Rice production is forecast to fall by 3.2 percent to 9.41 million tonnes, compared to 9.72 million tonnes last year, while maize output is expected to decline by 6.7 percent, reaching 8.43 million tonnes. These crop reductions highlight the persistent vulnerabilities in Pakistan’s agriculture sector, including water shortages, rising input costs, and climate-related disruptions.
In contrast, some minor crops have shown notable improvements. Mung bean production is projected to increase by 14.9 percent, reaching 150.8 thousand tonnes, driven by higher cultivation and favourable weather. Chillies production is also set to rise slightly by 0.5 percent, coming in at 114.4 thousand tonnes. These gains offer partial relief, though they are insufficient to offset the decline in major food and fibre crops.
Looking ahead, the FCA has set an ambitious wheat production target of 29.68 million tonnes for the Rabi 2025–26 season, to be cultivated over 9.65 million hectares. The report notes that the target is based on a “satisfactory input situation,” including adequate availability of seed, fertiliser, and pesticides. Wheat remains Pakistan’s most critical crop for food security, and meeting this target will require close monitoring of irrigation flows, weather conditions, and farmer access to inputs.
Agriculture financing trends have been encouraging. During July–October FY2026, agricultural credit disbursement rose by 18.6 percent, reaching Rs845.3 billion, compared to Rs712.8 billion last year. This uptick reflects improved credit absorption capacity among farmers and greater willingness among banks to support crop and livestock activities.
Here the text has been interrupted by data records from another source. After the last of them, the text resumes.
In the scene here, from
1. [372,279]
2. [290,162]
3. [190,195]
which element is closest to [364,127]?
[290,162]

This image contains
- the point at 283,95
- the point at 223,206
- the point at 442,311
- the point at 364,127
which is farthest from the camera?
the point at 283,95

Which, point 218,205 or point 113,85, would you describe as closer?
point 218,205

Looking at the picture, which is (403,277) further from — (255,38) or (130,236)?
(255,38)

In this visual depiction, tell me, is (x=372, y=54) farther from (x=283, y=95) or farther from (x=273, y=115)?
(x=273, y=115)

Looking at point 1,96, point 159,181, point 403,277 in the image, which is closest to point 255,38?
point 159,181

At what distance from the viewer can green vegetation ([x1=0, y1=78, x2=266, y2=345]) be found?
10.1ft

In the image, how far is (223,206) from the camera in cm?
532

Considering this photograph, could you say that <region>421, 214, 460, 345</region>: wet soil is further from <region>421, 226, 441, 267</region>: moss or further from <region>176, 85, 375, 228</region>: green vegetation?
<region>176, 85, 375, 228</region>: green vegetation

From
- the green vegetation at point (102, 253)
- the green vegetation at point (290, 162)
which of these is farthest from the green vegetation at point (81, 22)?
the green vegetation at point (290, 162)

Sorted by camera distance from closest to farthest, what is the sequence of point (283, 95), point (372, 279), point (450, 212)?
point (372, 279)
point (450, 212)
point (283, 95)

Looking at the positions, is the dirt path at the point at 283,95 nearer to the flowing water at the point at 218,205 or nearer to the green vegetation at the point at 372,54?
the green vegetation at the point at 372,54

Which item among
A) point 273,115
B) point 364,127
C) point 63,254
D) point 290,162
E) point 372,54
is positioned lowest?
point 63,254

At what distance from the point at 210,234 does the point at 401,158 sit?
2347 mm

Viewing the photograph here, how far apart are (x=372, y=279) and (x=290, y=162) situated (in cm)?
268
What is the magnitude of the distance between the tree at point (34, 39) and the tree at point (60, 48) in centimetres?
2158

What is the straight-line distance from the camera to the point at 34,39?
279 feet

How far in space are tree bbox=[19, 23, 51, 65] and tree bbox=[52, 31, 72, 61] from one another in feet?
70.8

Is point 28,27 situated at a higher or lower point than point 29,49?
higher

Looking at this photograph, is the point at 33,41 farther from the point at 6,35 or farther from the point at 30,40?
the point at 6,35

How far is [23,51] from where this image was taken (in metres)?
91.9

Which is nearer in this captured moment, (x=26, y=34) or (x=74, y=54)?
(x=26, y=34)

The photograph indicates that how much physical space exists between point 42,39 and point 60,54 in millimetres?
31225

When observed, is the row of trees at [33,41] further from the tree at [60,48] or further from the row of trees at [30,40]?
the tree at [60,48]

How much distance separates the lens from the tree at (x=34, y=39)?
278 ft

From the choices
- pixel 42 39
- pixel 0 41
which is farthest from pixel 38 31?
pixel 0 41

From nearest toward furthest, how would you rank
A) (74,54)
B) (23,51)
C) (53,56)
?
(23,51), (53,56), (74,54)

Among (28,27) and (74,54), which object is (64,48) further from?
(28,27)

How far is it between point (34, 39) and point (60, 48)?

Imports of agricultural machinery and implements also grew by 23.5 percent, totalling $49.3 million during the period. The rise indicates stronger mechanisation trends, which, if sustained, could boost productivity and help farmers cope with labour shortages and climate-related challenges.
Despite these positive developments in inputs and mechanisation, the overall mixed crop outlook underscores the need for deeper reforms in water management, research, extension services, and climate resilience. With major staples facing downward pressure, agricultural performance in FY2026 will hinge on the wheat harvest and continued progress in sectoral support measures.